A resposta das autoridades americanas para o questionamento de Wang é a de que o país suspeita que milhares de estudantes e pesquisadores chineses participam de programas que os incentivam a transferir informações para a China.
“Fusão civil-militar”
De acordo com Washington, uma estratégia chinesa definida como “fusão civil-militar”, que faria uso de empresas privadas e universidades como ativos para desenvolver tecnologia militar, seria a raiz de toda a desconfiança.
“Instituições conjuntas de pesquisa, academia e empresas privadas estão sendo exploradas para construir os futuros sistemas militares do PLA (exercito chinês), muitas vezes sem seu conhecimento ou consentimento”, disse o Departamento de Estado em um relatório de 2020.
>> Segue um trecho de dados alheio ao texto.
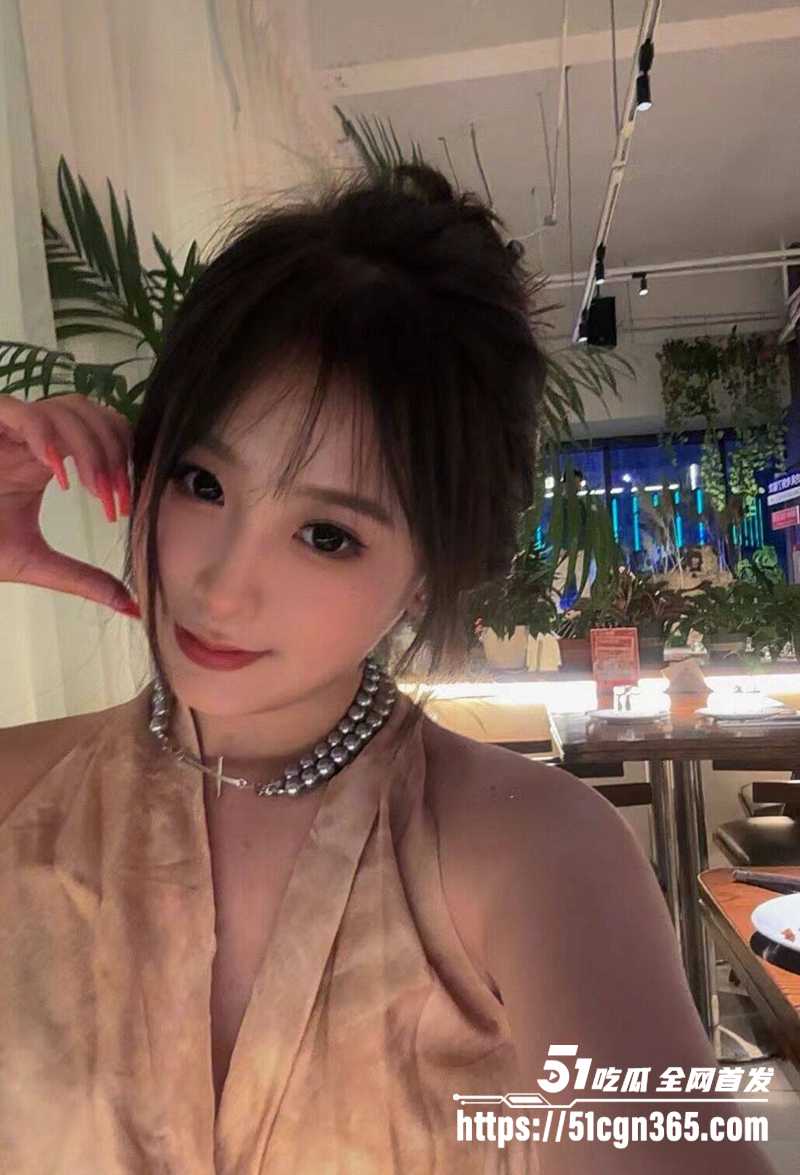 重庆小美女 王妍欣 颜值堪比幼版杨幂 私下穿JK黑丝约炮后入 舔蛋撸管榨精 花活淫技赛东莞！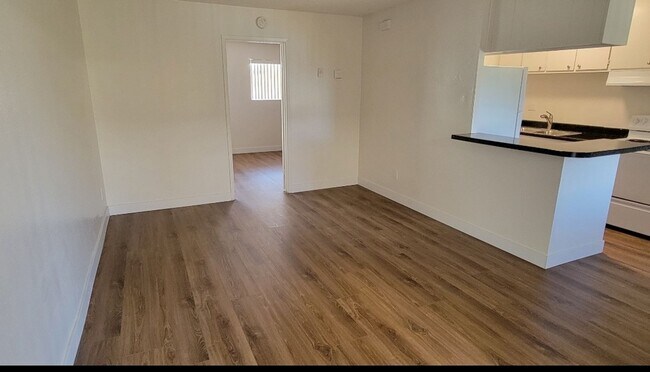 Building Photo - 7434 Mesa College Dr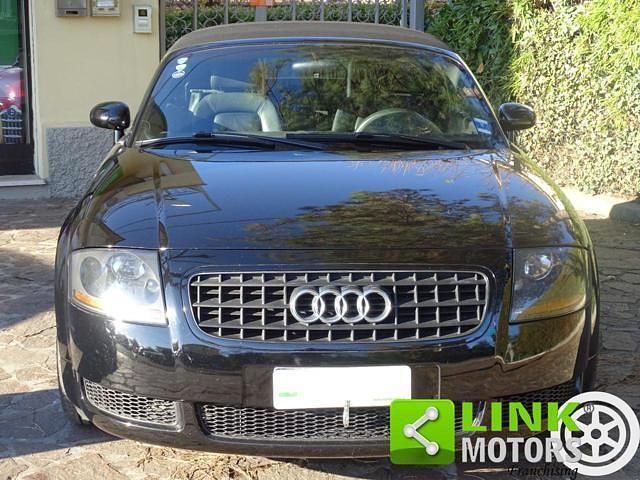 Usata Audi TT Roadster 150 CV (110 kW) 2003 Nero Cabrio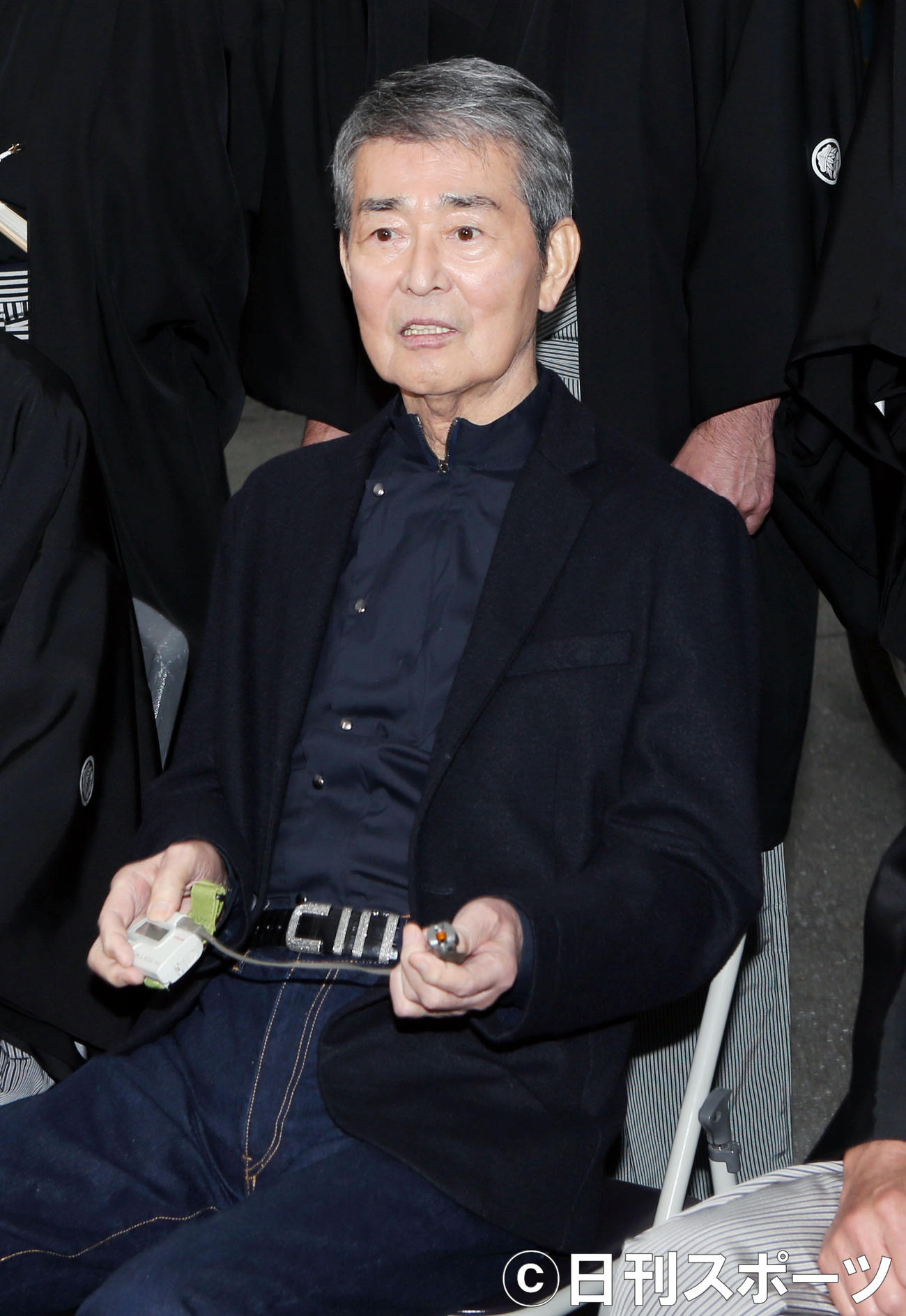 血中酸素計を手に闘病生活を語る（15年11月）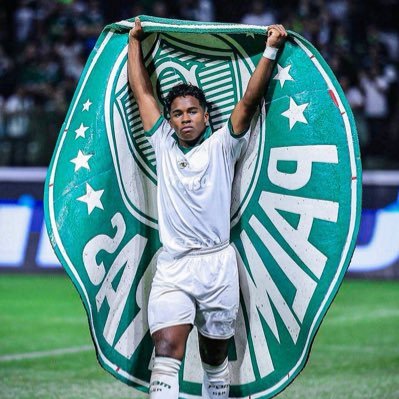 Corneteiro, mas nem tanto. ABELIZADO SIM! Inclusive, proibido falar mal de Abel Ferreira, o maior treinador da SEP, neste perfil!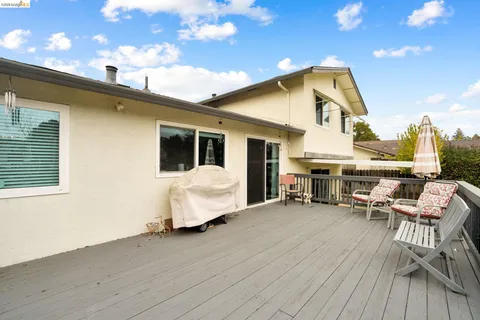 $645,000 | 136 Marco Lane, Vacaville, CA 95688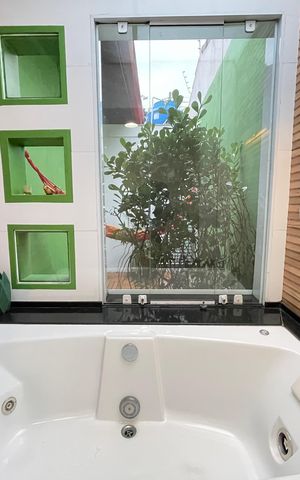 Casa para alugar com 220m², 4 quartos e 2 vagas Casa para alugar com 220m², 4 quartos e 2 vagasBanheira do Banheiro do Quarto 1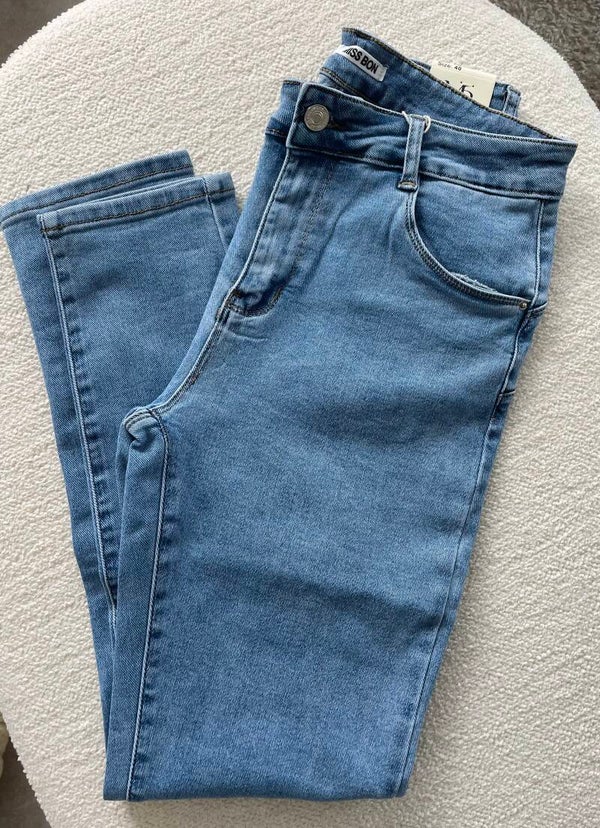 Jeans small model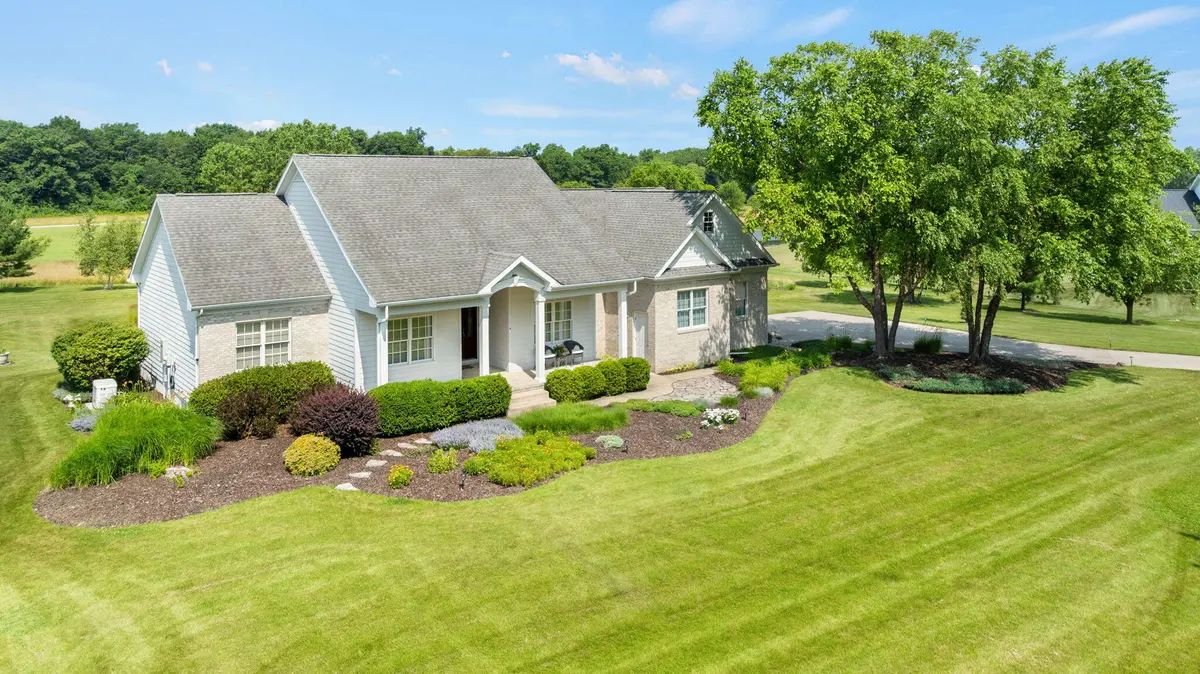 10152 N Beverly LN, La Porte, IN 46350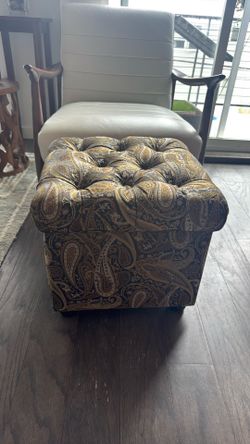 Decorative Ottoman with Storage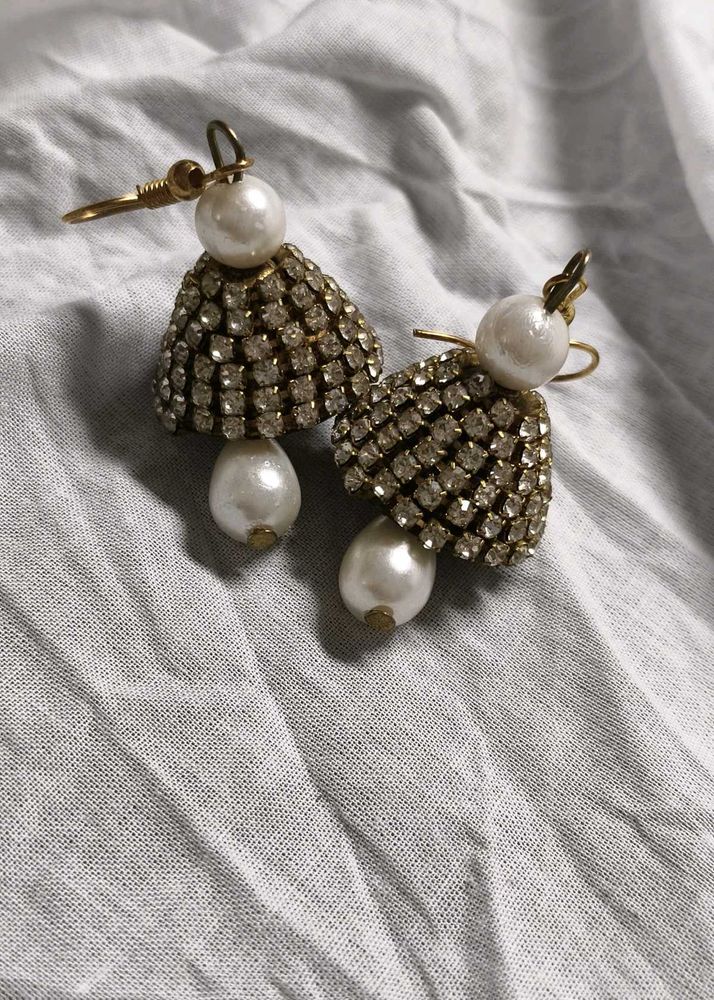 Pearl Rhinestone Earrings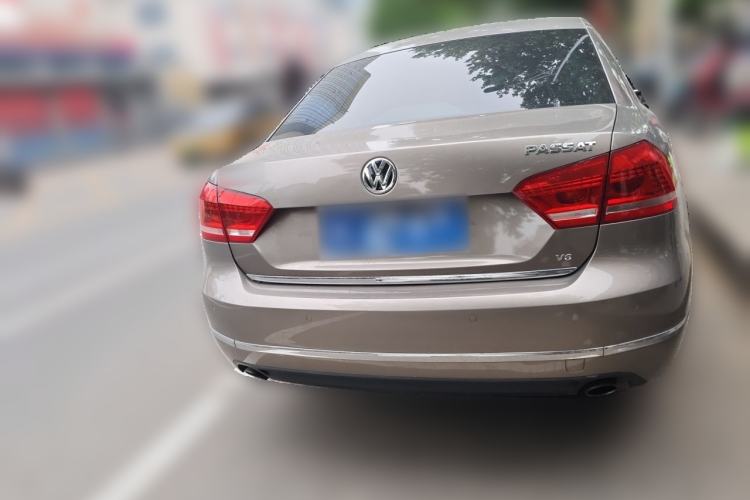 Used Volkswagen Passat 2013 3.0L V6 DSG Flagship Deluxe Edition Rear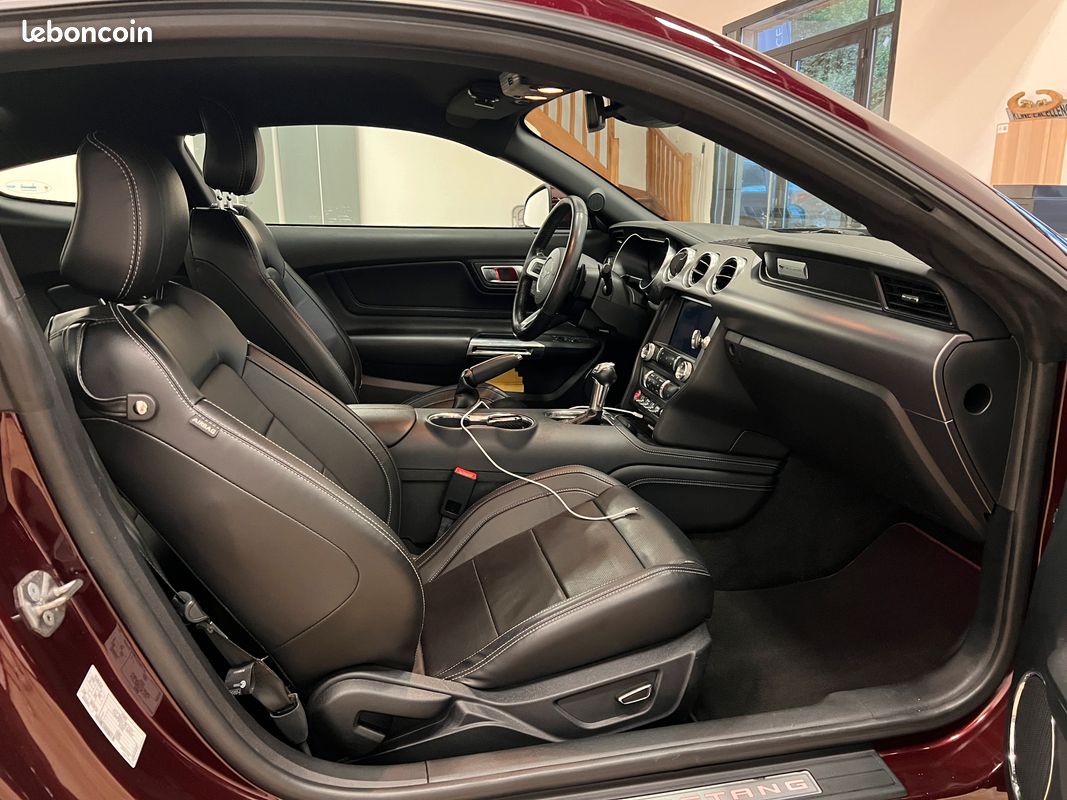 Ford Mustang 5.0 V8 GT 450 Ch BVA10 / Peinture Burgundy Velvet (Rare) / Pas de malus / Suivi complet / CarPlay / Android Auto / (image 13)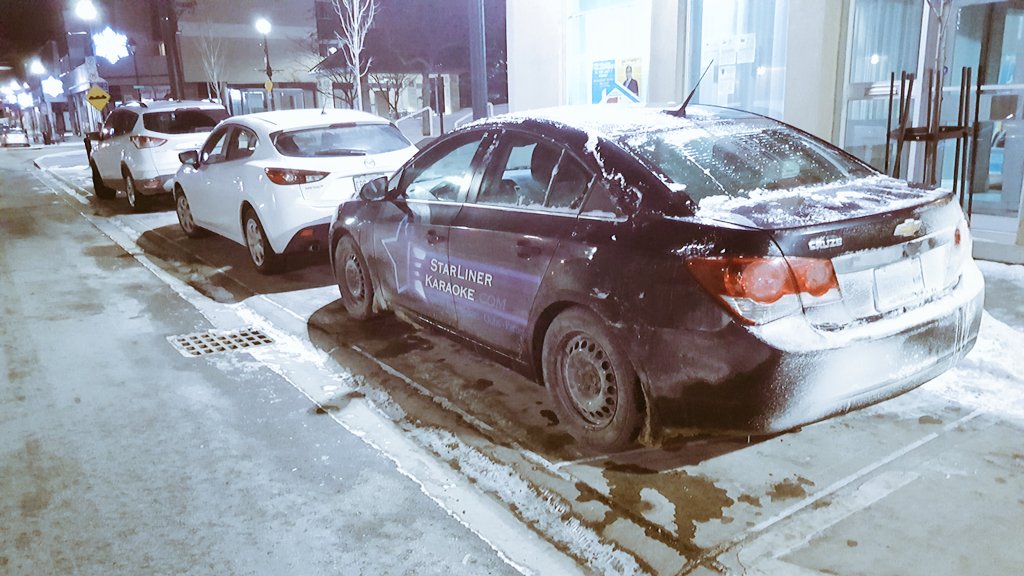 Singer_Phoenix's tweet photo. #Winter #perthco #ontario why does my car always look like I came from the North Pole when I get to #Waterloo #Region ... https://t.co/M88svCYmkG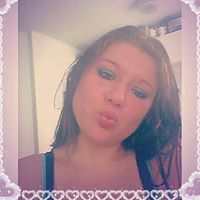 Elizabeth Linder Photo 16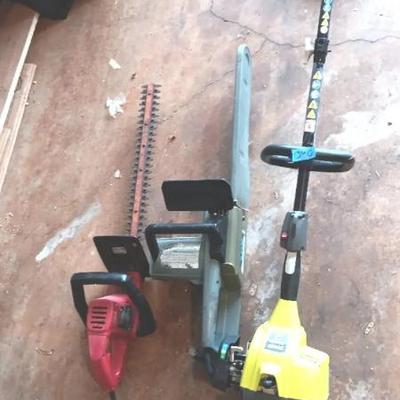 KVS040 RYOBI Gas Weedwhacker, Craftsman 22" Hedge Trimmer, & SDK Power Pro 18" Chainsaw
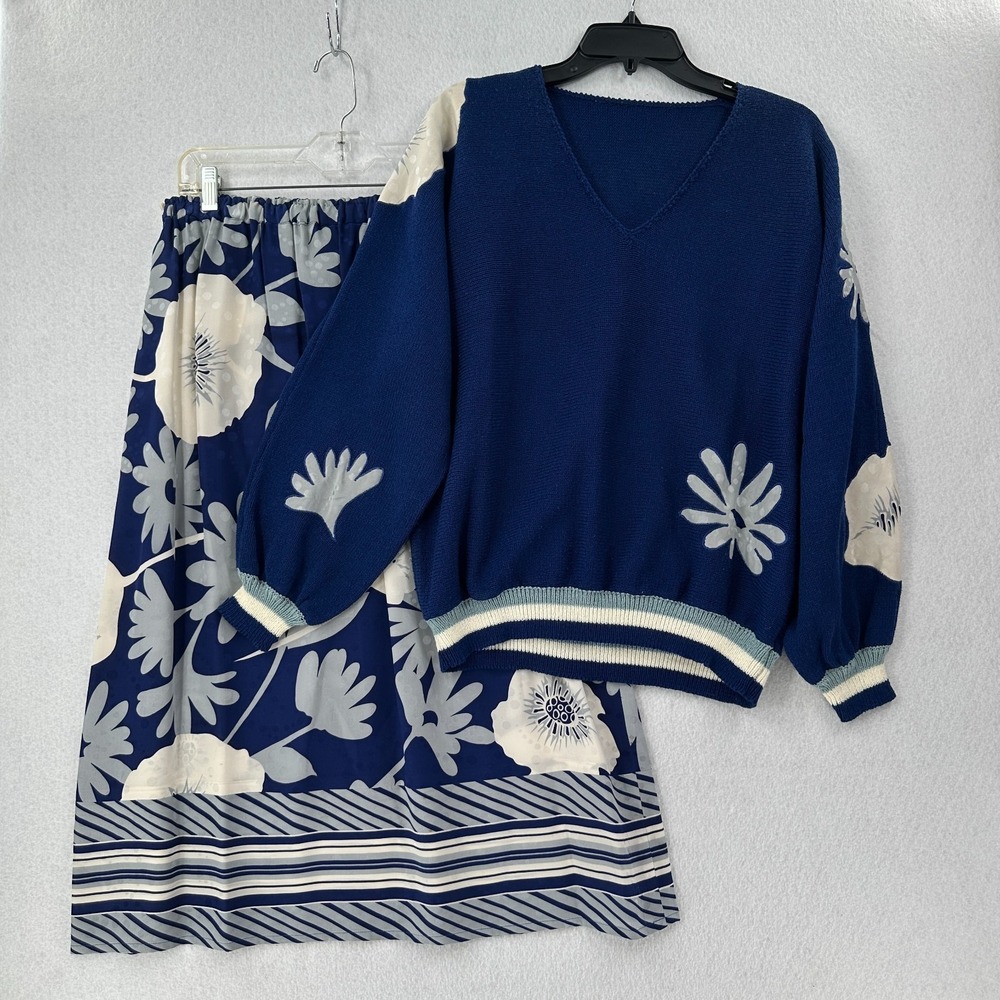 VTG Sweater &‎ 100% Silk Skirt Set Artistic Floral Modest Abstract Blue SZ 12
O presidente Joe Biden, que sucedeu Trump, não deu mostras sobre como irá administrar a questão.
Beijing apelou à vice-secretária de Estado dos EUA, Wendy Sherman, para que as restrições de visto fossem retiradas durante visita da autoridade à China em julho, segundo informou uma agência de notícias de Xangai.
A política é necessária para “proteger os interesses de segurança nacional dos EUA”, disse a embaixada dos EUA em Beijing, através de um comunicado. A política seria uma resposta a “alguns abusos do processo de visto” e é “estritamente direcionada”. Ainda segundo a embaixada, mais de 85 mil vistos para estudantes chineses foram aprovados do mês de maio para cá.
Preocupados com a perseguição a estudiosos estrangeiros, um grupo de 177 professores da Universidade de Stanford enviou recentemente uma carta aberta que solicita ao Departamento de Justiça dos Estados Unidos o fim da “Iniciativa China”, outro programa da era Trump que investiga pesquisadores nos EUA. A justificativa foi de que a medida desencorajou especialistas de permanecer ou ir para o país, além de levantar preocupações sobre o perfil racial.
Menor intercâmbio
País responsável por enviar o maior número de estudantes estrangeiros aos Estados Unidos, de acordo com dados do governo americano, a China teve uma redução de 20% em 2020 em relação ao ano anterior, embora o número de 380 mil ainda seja quase o dobro do segundo colocado, a Índia.
Um engenheiro de uma fabricante de aeronaves estatal, identificado como Huang, disse que teve o visto negado para acompanhar sua esposa, uma pesquisadora visitante na Califórnia que estudava câncer infantil. Ele tem graduação e pós-graduação no Instituto de Tecnologia de Harbin, uma das sete escolas que a imprensa chinesa diz estar associada à rejeição de vistos porque são afiliadas ao Ministério da Indústria e Tecnologia da Informação.
“Fiquei insultado”, disse Huang. “O fato de eu me formar nesta escola significa que sou um espião? Qual é a diferença entre isso e racismo?”.
Cinco cientistas chineses ligados a universidades da Califórnia e em Indiana foram acusados em 2020 de mentir sobre “possíveis conexões militares” em pedidos de visto. As acusações foram retiradas em julho deste ano, depois de um relatório do FBI indicar que tais crimes muitas vezes não tinham vínculo com roubo de tecnologia.
Em agosto, o governo chinês protestou após um incidente envolvendo três estudantes com visto que foram proibidos de entrar nos Estados Unidos depois que fotos de treinamento militar foram encontradas em seus telefones. O fato aconteceu no aeroporto de Houston.
O porta-voz do Ministério das Relações Exteriores, Wang Wenbin, disse que Beijing “deplora e rejeita veementemente” a política e insta ao governo dos EUA para que faça mudanças.
Um grupo que afirma representar mais de 2 mil estudantes e acadêmicos anunciou uma ação judicial pedindo a um tribunal que rejeite ou reduza as restrições.